Wolfram Blog: Automated Authorship Verification: Did We Really Write Those Blogs We Said We Wrote?. “Several Months Ago… I wrote a blog post about the disputed Federalist Papers. These were the 12 essays (out of a total of 85) with authorship claimed by both Alexander Hamilton and James Madison. Ever since the landmark statistical study by Mosteller and Wallace published in 1963, the consensus opinion has been that all 12 were written by Madison (the Adair article of 1944, which also takes this position, discusses the long history of competing authorship claims for these essays). The field of work that gave rise to the methods used often goes by the name of ‘stylometry,’ and it lies behind most methods for determining authorship from text alone (that is to say, in the absence of other information such as a physical typewritten or handwritten note). In the case of the disputed essays, the pool size, at just two, is as small as can be. Even so, these essays have been regarded as difficult for authorship attribution due to many statistical similarities in style shared by Hamilton and Madison.”
Engadget: Amazon’s Textract AI can read millions of pages in a few hours. “Amazon has launched a new offering called Textract for its Web Services customers, and it’s like optical character recognition on steroids. It more than just extracts text from documents like its name implies — Amazon says it can actually identify different document formats and their contents so it can process them properly.” Apparently not available all over the US yet.

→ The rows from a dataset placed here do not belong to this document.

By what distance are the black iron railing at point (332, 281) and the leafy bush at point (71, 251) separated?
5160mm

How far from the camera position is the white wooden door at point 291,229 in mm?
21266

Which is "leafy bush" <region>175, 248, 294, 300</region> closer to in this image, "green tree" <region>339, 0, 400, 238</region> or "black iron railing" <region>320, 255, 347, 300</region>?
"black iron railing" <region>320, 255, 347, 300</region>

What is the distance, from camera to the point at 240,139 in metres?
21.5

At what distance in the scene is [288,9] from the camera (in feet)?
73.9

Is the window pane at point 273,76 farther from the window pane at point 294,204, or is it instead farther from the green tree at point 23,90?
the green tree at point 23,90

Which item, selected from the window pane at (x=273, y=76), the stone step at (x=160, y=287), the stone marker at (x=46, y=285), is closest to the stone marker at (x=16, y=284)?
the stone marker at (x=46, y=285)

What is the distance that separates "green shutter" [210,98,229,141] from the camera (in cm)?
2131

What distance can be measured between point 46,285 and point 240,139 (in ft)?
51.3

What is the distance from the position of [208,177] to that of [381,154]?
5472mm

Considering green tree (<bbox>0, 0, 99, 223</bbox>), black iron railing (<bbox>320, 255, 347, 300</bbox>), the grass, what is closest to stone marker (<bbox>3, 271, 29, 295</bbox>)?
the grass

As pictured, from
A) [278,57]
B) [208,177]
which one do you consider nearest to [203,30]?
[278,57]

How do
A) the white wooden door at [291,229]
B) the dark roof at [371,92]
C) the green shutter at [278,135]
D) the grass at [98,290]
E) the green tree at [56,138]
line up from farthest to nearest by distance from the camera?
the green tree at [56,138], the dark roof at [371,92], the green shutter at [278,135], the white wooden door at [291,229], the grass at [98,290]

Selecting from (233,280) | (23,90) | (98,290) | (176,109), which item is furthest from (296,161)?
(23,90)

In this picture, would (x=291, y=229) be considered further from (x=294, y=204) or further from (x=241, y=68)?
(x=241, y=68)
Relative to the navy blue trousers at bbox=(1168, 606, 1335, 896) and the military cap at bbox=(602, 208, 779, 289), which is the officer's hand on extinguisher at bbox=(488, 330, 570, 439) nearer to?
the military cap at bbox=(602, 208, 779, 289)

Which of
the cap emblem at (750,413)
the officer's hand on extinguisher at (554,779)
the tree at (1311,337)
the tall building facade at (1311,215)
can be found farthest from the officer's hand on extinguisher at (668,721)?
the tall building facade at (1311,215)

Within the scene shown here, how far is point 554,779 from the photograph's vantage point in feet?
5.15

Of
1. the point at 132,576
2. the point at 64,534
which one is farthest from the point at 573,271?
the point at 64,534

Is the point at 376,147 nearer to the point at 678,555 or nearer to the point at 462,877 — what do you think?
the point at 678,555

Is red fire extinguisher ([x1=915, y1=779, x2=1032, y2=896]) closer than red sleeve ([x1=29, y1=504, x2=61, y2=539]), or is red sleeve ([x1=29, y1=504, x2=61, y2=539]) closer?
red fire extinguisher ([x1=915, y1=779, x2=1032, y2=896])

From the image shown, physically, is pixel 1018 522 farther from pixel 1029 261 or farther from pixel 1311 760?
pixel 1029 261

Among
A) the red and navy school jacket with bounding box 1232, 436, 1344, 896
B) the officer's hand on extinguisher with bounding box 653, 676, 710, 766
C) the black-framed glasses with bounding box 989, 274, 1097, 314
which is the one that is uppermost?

Phys .org: New research helps visualise sentiment and stance in social media. “How can you find and make sense of opinions and emotions in the vast amount of texts in social media? Kostiantyn Kucher’s research helps visualise for instance public opinions on political issues in tweets over time. In the future, analysis and visualisation of sentiment and stance could contribute to such tasks as detection of hate speech and fake news.”
EdTech Magazine: Digital Library Opens Avenues for Data Analysis in Academic Research. “At the HathiTrust Digital Library, there are no carrels, no tables, no card catalog and no reference desk. There’s almost nothing physical at all. This collection of nearly 17 million digitized volumes from dozens of campus libraries exists entirely online. An estimated 95 percent of those volumes were originally scanned by Google when it partnered with universities to create its Google Books project starting in 2002, says Mike Furlough, executive director of HathiTrust at the University of Michigan.”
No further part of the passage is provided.